Como se colocar no mundo, como se compreender enquanto sujeito autônomo e consciente, capaz de tomar decisões e agir por si? No caso da adolescência, trata-se de uma fase da vida na qual há, assim como na infância, uma massificação de modos, jeitos e comportamentos. Sendo assim, como construir uma identidade autônoma? A liberdade que tenho é realmente minha?
Diante desses questionamentos, precisamos compreender que, enquanto na infância pensamos a liberdade para que cada criança possa se atrever no mundo dentro de seu tempo e de suas capacidades, na juventude a liberdade é vivida a plenos pulmões. E, neste sentido, precisa ser compreendida sob outras perspectivas e ser considerada junto de outro aspecto fundamental na construção de autonomia: a responsabilidade.

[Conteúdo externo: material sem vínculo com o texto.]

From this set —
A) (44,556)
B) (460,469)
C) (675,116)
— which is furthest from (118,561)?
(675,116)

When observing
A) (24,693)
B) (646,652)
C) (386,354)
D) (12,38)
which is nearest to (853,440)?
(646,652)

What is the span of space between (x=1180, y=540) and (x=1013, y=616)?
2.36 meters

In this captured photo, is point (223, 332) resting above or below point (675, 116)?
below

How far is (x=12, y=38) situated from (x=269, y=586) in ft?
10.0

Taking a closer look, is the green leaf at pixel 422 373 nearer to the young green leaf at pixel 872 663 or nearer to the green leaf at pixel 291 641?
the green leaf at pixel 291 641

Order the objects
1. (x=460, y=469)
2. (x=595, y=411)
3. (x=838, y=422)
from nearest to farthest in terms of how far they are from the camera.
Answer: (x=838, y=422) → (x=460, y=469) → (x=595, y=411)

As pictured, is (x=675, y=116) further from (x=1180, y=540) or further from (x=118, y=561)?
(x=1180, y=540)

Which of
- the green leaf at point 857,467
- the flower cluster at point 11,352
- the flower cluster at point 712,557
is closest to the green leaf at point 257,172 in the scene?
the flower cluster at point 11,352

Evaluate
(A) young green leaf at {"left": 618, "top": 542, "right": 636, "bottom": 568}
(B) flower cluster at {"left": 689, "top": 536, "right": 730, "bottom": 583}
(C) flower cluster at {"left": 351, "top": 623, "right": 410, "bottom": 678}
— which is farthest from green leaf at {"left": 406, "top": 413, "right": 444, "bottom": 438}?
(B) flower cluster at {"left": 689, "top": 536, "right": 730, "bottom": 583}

Como o jovem desfruta de sua liberdade e autonomia? Que uso ele faz desses mecanismos que afloram com força nessa etapa da vida, em razão da ausência de compromissos sociais, como família e trabalho, e de qualidades da própria idade, como saúde, beleza, vitalidade, vigor físico, etc.?
Dessa maneira, na adolescência, a questão das relações se acentua e a responsabilidade está em compreender como a liberdade, experimentada pelos jovens, é inserida – e vivida – na troca com o mundo, com o outro e, em especial, com os familiares. Acredito que seja importante destacar aqui que a liberdade, quando compreendida sob um ponto de vista liberal, individualizante, é prejudicial para compreensão de seu sentido mais profundo, amplo e, de fato, transformador, que é o do coletivo.
Assim, como defendem as pesquisadoras, Amana Rocha Mattos e Lúcia Rabello de Castro, “ao isolar a liberdade como atributo e direito do indivíduo, perde-se a dimensão coletiva implicada em seu exercício, além de afastar-se a temática da liberdade do campo da política e do agir comum.” Ou seja, a prática da liberdade e a aquisição de autonomia na juventude e na idade adulta extrapola o ser e afeta o todo. Assim, nessa florada da vida, a responsabilidade está em se permitir florescer enquanto se permite e respeita o florescer do outro.
Para finalizar este artigo, mas não encerrar a discussão, entendo como fundamental o papel das instituições e da sociedade em geral na formação de crianças e jovens autônomos, capazes de realizar escolhas conscientes sobre suas trajetórias pessoais e de constituir os seus próprios acervos de valores e conhecimentos para atuarem com responsabilidade no coletivo. Entendo que as pessoas, desde o início da vida, devem ter condições e acesso a terra boa, água em abundância e segurança para se desenvolverem de forma integral, enquanto seres humanos atuantes, conscientes e livres, com força da raiz até a flor.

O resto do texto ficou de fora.